-- Start of PASSAGE SHOWN --
= Cinco canciones populares argentinas =

Set of five songs by Alberto Ginastera

Cinco canciones populares argentinas are a set of five songs for voice and piano, comprising both entirely new compositions as well as new settings of existing melodies, written in 1943 by Argentine composer Alberto Ginastera as his opus 10. The five songs are as follows:

1. Chacarera
2. Triste
3. Zamba
4. Arrorró
5. Gato

==Historical background==
In Argentina, the militant revolutionary activity of the late 1930s and early 1940s solidified the power of politicians who, according to Aaron Copland, placed musical policy entirely in the hands of "a small group of conservative musicians" (Aaron Copland, "The Composers of South America," Modern Music vol. 19 (February 1942) 77). During this period, Alberto Ginastera allied himself with Argentine intellectuals and artists in criticism of Juan Perón’s policies and signed a manifesto in defense of democratic principles and artistic freedom, for which the composer was eventually dismissed from his teaching positions at state-run institutions. In the midst of this unrest, echoing Bartók’s 1924 penning of Hungarian Folksong as "a declaration of war on the cultural policies of the Horthy regime" (Lajos Lesznai, Bartók (London: J.M. Dent & Sons, Ltd., 1973) 120), Ginastera composed his opus 10 of 1943, Cinco canciones populares argentinas, or Five Popular Argentine Songs.
-- End of PASSAGE SHOWN --
-- Start of SUPPLIED INFORMATION --
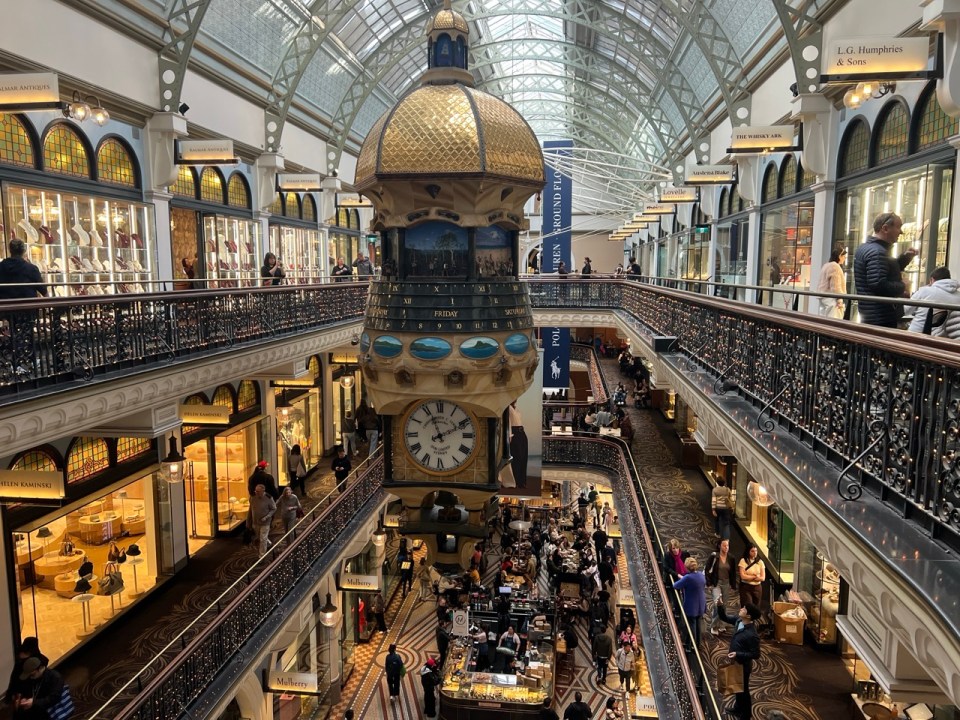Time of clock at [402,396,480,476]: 11:10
-- End of SUPPLIED INFORMATION --
THE REQUEST: In the passage on Ginastera's songs, what opus number does the set carry? The listing is not needed here.

TASK RESPONSE: Opus 10.